While Google already has its own fledgling mobile advertising business, especially focused on search advertising, AdMob has taken an early lead with display advertising on smartphone platforms, such as Apple’s iPhone and even Google’s Android. AdMob received 2.6 billion ad requests from iPhone and iPod touch devices in September, up from 130 million in September ’08. (It received 10.2 billion total requests in September.)
Google has already made a Web site explaining the deal, here. In it, the company acknowledges there may be some regulatory scrutiny, but does not “currently” think the deal will face questions from tougher European regulators. “AdMob’s business simply is too small,” Google says.

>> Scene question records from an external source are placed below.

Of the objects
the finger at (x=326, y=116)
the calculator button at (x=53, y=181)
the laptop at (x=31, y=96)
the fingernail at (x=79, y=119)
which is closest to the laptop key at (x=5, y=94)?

Bigger picture: Mobile advertising is still tiny compared to Internet advertising, but companies like Google are obviously hoping it can be a growth driver. Kelsey Group projects the U.S. mobile ad market will reach $3.1 billion in 2013, up from $160 million in 2008.
But as Henry Blodget recently wrote, there are many unanswered questions about mobile ads that will need answers before it’s a real opportunity. Don’t miss, “Enough Empty-Headed Puffery About The Huge New Opportunity In Mobile Ads.”
The deal comes as AdMob was rumoured to be seeking new funding ahead of an IPO in about a year. (And as wacky, obviously incorrect rumours pegged Apple has a potential AdMob buyer last week.) The purchase price is a solid return for AdMob’s investors, including Sequoia Capital, Accel, and the DFJ Growth Fund. AdMob had raised about $50 million, according to CrunchBase.